Mais, “a Organização Mundial da Saúde definiu em 1946 a saúde como um estado de completo bem-estar físico, mental e social, e não apenas como a ausência de doença ou enfermidade. Ora, a taxa de mortalidade das pessoas em situação de prostituição são excepcionalmente altas em comparação com a/o trabalhador/a médio. O tráfico é endémico no comércio do sexo, 65% do tráfico na União Europeia é para fins de exploração sexual e 95% das pessoas sexualmente exploradas são mulheres”.
“Embora nem todas as mulheres exploradas no sistema de prostituição tenham sido traficadas, quase todas as mulheres traficadas na União Europeia estão no comércio do sexo“, indica Fernandes. “O tráfico não aconteceria sem a procura dos compradores de sexo. Os países que legalizaram o sistema de prostituição têm mais tráfico para fins de exploração sexual”.
Modelo de “desincentivo da compra de sexo”
Quais seriam as vantagens de um modelo abolicionista? Fernandes responde que “o modelo da igualdade – abolicionista – que defendemos tem quatro pilares: descriminalização das pessoas na prostituição, o que já acontece; recusa de qualquer tentativa de criminalizar, estigmatizar, perseguir ou assediar as pessoas na prostituição; serviços de apoio e estratégias de saída para as pessoas na prostituição; criminalização do proxenetismo e do tráfico humano, e desincentivo da compra de sexo; prevenção por via da educação sexual nas escolas, focada no consentimento e auto-determinação sexual e na refutação da mercadorização do corpo“.
“Portugal tem um modelo semi-abolicionista: as pessoas na prostituição não são criminalizadas, e o lenocínio e o tráfico são considerados crimes. Mas a compra de sexo não é desincentivada e faltam políticas públicas de apoio à saída do sistema de prostituição e de prevenção por via da educação sexual nas escolas. Ou seja, a dimensão de género está ausente do atual quadro legislativo”, lamenta a presidente da PpDM.
“Uma sociedade que defende a igualdade entre mulheres e homens não pode compactuar com o sistema de prostituição, não o pode legitimar nem regulamentar”, argumenta Fernandes. “Enquanto a prostituição existir e um homem possa comprar o consentimento sexual de uma mulher, nunca haverá igualdade entre mulheres e homens.
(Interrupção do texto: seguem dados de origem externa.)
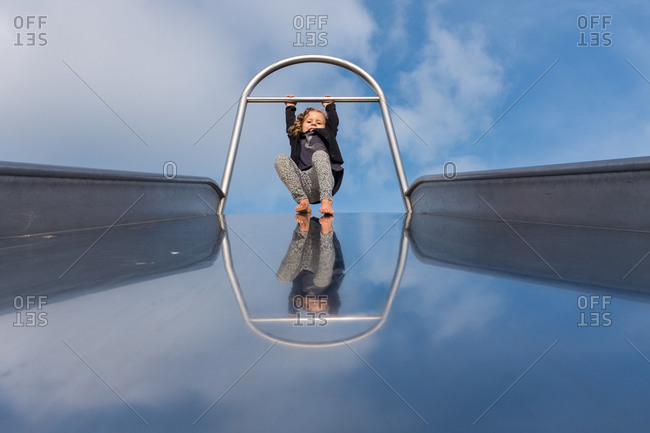 Girl swinging at the top of a giant slide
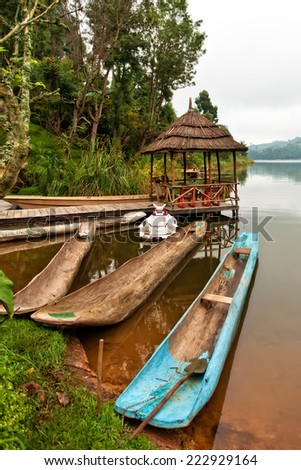 Traditional boats at Lake Bunyonyi in Uganda, Africa, at the borders of Uganda, Congo Democratic Republic and Rwanda, not far from the Bwindi National Park, home of the last mountain gorillas - stock photo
Por uma sociedade livre entre iguais, é preciso abolir a prostituição“.
“Há uma grande diferença entre a abordagem proibicionista, que criminaliza todos os intervenientes no sistema de prostituição, incluindo as pessoas prostituídas, e a abordagem abolicionista, que visa apenas os compradores, proxenetas e traficantes”, ressalva. “Por outras palavras, aqueles que detêm o poder de escolha. Penalizar todos não combate as causas e a natureza de género do sistema de prostituição. A abolição implica ter em consideração a violência estrutural, económica, psicológica e física inerente à prostituição e as marcadas relações desiguais de poder entre mulheres e homens. Portanto, proteger as pessoas afetadas e criminalizar os seus autores, ou seja, os compradores de sexo. Abolição é propor alternativas concretas para as pessoas na prostituição e mudar mentalidades”.